Neue Technologien erobern die Gesundheitsversorgung

Die digitalen Hilfsmittel in der Medizin sind auf dem Vormarsch. Bei aller Euphorie sollten aber die Bedürfnisse von Patientinnen und Patienten sowie von Ärztinnen und Ärzten nicht zu kurz kommen.

Künstliche Intelligenz, personalisierte Medizin, Operationsroboter – das ist keine Zukunftsmusik, sondern bereits Alltag in Schweizer Spitälern. Auch in der ambulanten Medizin kommen immer häufiger digitale Hilfsmittel zum Einsatz – wenn auch auf niedrigerer Stufe – beispielsweise in Form von Terminerinnerungen per SMS, Befundmitteilungen per E-Mail oder digitalen Formularen zur Anamnese. Möglich wäre noch viel mehr: Es gibt Apps zur Beobachtung des eigenen Suchtverhaltens oder als Ratgeber für Angehörige, elektronische Medikationspläne oder Chatbots zur Unterstützung der psychischen Gesundheit in schwierigen Lebenssituationen. Und Roboter können ältere Patientinnen und Patienten zu Hause unterstützen.

Die App auf Rezept
Die künftige Entwicklung geht weiter in Richtung digitalisierte Medizin. Apps könnten bei manchen Erkrankungen den Heilungsverlauf erwiesenermassen unterstützen. In Deutschland sind seit Oktober 2020 auch einzelne Apps auf Rezept erhältlich. Sie müssen allerdings als Medizinprodukt zugelassen, CE-zertifiziert und nach dem «Digitale-Versorgung-Gesetz» (DVG) als krankenversicherungspflichtig gelistet sein. Bisher aufgenommene Apps bieten Hilfe bei Tinnitus, bei bestimmten Angststörungen, Rückenschmerzen, Depressionen, beim Einnehmen von Medikamenten, Diabetes mellitus, Migräne oder Schwangerschaften.

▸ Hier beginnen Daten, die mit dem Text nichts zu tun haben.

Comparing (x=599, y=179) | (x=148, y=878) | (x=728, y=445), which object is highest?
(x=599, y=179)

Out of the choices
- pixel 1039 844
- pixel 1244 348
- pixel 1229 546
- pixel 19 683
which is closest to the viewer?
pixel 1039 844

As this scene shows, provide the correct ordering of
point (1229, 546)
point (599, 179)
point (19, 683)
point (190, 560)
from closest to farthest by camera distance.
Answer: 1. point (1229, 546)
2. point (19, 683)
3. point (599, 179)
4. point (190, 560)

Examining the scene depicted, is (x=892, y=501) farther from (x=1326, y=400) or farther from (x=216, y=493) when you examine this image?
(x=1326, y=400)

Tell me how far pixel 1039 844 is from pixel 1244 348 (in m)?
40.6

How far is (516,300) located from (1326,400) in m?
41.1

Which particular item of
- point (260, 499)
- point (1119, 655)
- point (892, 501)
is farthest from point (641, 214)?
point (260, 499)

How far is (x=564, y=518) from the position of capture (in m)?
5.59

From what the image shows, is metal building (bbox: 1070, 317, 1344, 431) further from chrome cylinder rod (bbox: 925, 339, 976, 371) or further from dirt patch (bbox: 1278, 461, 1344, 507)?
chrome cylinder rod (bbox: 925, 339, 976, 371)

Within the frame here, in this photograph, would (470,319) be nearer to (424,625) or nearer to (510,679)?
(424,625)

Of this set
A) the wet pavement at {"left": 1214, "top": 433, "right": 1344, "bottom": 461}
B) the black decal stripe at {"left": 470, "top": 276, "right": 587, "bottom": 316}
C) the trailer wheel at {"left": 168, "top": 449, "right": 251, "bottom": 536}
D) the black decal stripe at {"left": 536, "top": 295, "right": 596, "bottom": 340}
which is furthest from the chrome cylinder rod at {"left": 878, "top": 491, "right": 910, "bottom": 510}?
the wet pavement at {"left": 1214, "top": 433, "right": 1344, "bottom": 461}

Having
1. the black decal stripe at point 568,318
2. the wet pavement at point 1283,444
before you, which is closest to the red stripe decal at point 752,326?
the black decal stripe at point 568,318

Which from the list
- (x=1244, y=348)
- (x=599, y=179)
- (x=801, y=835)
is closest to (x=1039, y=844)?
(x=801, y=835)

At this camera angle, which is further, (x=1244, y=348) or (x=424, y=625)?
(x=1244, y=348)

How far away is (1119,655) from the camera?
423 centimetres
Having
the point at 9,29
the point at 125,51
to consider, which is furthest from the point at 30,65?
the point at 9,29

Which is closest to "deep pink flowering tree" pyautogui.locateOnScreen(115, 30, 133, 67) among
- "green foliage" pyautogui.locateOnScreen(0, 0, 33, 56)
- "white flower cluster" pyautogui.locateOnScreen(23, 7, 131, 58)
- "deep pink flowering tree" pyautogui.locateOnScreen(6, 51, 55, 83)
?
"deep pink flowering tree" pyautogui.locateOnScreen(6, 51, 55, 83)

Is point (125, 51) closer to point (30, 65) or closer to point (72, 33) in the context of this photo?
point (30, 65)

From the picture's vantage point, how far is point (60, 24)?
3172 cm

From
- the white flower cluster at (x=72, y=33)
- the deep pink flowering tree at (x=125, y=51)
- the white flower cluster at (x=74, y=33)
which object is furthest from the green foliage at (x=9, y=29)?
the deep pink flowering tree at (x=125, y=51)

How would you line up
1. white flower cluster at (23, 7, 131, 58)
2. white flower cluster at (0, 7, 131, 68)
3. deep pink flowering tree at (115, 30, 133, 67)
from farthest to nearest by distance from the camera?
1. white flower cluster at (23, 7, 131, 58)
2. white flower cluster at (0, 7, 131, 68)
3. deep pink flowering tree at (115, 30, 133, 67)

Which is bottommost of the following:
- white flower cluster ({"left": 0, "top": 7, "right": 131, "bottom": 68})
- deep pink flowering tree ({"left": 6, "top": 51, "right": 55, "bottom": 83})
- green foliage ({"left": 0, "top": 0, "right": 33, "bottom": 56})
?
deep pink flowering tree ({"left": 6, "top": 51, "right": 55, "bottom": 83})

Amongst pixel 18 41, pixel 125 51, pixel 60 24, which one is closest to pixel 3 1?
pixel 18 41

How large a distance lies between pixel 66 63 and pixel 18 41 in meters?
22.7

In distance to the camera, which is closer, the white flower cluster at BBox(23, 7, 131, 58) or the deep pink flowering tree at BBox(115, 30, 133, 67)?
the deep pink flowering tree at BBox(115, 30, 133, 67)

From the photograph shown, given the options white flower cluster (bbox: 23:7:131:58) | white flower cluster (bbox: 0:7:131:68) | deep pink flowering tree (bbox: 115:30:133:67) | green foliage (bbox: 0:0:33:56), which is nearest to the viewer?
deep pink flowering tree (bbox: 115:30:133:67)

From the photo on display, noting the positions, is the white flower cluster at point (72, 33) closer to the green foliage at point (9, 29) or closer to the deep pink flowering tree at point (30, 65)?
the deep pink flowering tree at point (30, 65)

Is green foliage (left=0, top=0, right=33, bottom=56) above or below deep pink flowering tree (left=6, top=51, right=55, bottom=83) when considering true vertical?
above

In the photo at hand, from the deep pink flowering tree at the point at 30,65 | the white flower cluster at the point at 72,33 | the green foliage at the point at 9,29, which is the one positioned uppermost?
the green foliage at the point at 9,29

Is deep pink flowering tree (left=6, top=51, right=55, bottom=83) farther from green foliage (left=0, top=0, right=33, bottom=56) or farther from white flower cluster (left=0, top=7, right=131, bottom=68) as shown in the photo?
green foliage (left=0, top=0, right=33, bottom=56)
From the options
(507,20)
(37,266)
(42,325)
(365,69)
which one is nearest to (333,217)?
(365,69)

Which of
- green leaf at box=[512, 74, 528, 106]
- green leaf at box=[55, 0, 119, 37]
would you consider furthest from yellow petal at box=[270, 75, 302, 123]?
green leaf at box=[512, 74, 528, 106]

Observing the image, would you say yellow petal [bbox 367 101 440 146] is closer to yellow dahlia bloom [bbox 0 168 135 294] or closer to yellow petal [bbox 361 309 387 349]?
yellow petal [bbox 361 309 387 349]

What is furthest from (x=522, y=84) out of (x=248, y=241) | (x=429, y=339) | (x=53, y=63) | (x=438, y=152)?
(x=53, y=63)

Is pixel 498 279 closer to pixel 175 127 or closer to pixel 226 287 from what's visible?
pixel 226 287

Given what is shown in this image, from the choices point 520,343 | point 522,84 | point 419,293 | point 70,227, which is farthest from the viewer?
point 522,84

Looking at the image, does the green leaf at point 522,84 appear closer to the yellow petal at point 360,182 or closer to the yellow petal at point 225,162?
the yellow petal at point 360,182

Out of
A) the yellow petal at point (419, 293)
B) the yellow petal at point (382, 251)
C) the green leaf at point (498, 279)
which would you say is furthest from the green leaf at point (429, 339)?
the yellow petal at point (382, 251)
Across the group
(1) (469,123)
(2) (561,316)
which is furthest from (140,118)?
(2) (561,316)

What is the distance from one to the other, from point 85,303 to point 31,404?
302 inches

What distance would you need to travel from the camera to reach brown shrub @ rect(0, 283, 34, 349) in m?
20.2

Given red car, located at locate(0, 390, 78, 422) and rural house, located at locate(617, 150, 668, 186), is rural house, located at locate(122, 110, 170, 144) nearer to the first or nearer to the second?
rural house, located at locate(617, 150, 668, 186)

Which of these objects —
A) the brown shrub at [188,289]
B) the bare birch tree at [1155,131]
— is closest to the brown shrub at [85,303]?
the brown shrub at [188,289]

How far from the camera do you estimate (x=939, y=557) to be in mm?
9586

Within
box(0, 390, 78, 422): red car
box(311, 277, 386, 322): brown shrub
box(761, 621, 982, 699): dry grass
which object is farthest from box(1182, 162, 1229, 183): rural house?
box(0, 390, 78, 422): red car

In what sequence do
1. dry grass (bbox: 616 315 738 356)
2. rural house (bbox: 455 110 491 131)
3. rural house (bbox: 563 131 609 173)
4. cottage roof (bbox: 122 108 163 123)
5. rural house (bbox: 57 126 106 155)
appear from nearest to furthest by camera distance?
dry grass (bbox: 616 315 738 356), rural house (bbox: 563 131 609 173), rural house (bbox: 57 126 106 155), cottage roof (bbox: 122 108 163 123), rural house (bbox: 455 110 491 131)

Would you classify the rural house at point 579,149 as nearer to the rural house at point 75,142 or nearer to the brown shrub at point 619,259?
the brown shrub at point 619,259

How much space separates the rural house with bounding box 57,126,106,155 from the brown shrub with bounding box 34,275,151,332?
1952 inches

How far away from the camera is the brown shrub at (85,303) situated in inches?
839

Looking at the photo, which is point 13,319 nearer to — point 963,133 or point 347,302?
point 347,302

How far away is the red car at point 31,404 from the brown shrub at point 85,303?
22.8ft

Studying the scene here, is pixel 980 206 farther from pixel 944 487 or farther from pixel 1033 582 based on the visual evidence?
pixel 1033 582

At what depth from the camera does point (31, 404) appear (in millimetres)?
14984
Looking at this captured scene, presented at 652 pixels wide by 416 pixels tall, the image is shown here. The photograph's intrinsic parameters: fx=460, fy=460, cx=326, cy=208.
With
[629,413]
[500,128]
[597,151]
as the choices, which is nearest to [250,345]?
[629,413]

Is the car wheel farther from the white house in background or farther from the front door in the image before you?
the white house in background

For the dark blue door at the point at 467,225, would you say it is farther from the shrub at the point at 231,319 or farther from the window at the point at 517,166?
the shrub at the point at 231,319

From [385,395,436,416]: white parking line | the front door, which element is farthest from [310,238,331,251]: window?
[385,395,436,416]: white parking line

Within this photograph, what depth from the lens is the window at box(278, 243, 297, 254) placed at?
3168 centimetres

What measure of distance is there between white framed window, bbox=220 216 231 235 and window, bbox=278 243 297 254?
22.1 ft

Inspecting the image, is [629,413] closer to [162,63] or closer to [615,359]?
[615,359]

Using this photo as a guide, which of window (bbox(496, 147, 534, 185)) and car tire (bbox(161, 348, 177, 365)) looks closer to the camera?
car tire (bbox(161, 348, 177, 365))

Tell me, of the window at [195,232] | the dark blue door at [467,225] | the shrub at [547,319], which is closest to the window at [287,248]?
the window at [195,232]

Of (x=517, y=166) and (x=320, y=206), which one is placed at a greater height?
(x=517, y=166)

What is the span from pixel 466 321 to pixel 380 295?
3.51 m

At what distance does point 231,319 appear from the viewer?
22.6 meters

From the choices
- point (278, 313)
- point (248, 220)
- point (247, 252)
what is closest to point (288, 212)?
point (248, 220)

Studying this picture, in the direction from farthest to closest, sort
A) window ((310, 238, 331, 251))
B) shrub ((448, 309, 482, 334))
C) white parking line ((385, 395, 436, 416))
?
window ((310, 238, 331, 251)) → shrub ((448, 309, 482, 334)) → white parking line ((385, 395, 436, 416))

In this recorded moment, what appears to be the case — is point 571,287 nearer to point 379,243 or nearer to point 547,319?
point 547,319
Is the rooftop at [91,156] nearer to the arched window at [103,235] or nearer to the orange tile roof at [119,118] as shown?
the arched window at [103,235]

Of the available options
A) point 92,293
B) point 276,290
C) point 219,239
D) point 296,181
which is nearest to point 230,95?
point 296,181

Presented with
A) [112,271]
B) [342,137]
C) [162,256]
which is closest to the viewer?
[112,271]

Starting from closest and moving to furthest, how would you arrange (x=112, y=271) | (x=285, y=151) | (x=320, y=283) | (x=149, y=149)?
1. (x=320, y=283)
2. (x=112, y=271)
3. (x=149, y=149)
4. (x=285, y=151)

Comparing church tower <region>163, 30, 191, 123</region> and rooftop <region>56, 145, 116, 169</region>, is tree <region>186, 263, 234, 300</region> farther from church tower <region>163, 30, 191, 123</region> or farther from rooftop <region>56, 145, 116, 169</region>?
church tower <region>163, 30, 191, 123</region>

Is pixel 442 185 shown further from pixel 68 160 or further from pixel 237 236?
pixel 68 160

Patienten fehlt die digitale Kompetenz
Man darf aber nicht vergessen: Nicht alle Patientinnen und Patienten sind mit digitalen Geräten aufgewachsen und können sie intuitiv richtig nutzen. Gerade ältere Menschen haben oftmals nicht die digitale Kompetenz, um Apps oder digitale Hilfsmittel selbständig zu nutzen. Manche von ihnen haben kein Smartphone und auch keine E-Mail-Adresse, an die man zum Beispiel eine Impfbestätigung oder eine Überweisung schicken könnte. Gemäss dem Schweizer Dachverband Lesen und Schreiben hat etwa ein Viertel der Bevölkerung in der Schweiz nur geringe oder gar keine digitalen Grundkenntnisse. Rund 800’000 Erwachsene haben zusätzlich Mühe mit Lesen und Schreiben. Diese Patienten sind darauf angewiesen, dass sie weiterhin direkten oder telefonischen Kontakt zu ihrem Hausarzt, ihrer Hausärztin pflegen können.

Über 350’000 Apps wären zu überblicken
Auch Ärztinnen und Ärzte nutzen die digitalen Hilfsmittel zur Patientenbehandlung nur beschränkt. Gemäss einer Umfrage der Ärztevereinigung FMH schöpft knapp jeder siebte Arzt nach eigenen Angaben das gegenwärtige Potenzial der digitalen Gesundheitsversorgung aus. Die Befragten geben an, es sei schwierig den Überblick über die digitalen Gesundheitsanwendungen pro Krankheitsbild zu behalten. Das ist kein Wunder bei geschätzt über 350’000 Apps aus dem Gesundheitsbereich. Die Mehrheit der Befragten kannte viele der nützlichen Apps, nach denen gefragt wurde, nicht. Auch Angebote mit Chatbots, Videospielen oder Virtual-Reality-Lösungen waren den meisten noch nie konkret begegnet.

Wenn von der Digitalisierung in der medizinischen Grundversorgung die Rede ist, steht meistens die Technologie im Vordergrund. Besser wäre es jedoch, wenn die Bedürfnisse der Patientinnen und Patienten sowie der Ärztinnen und Ärzte im Mittelpunkt stünden. Das bedeutet möglicherweise, dass das direkte Gespräch zwischen Patient und Arzt immer noch eine tragende Rolle spielt; und dass digitale Werkzeuge nur ganz gezielt eingesetzt werden, wo es sinnvoll ist. Bisher handeln die einzelnen Akteure losgelöst voneinander. Es fehlt eine übergeordnete Koordination, die unter anderem die Frage beantwortet: Was brauchen wir eigentlich?

Bildlegende

Nicht alle Patientinnen und Patienten können Apps oder digitale Hilfsmittel intuitiv richtig nutzen.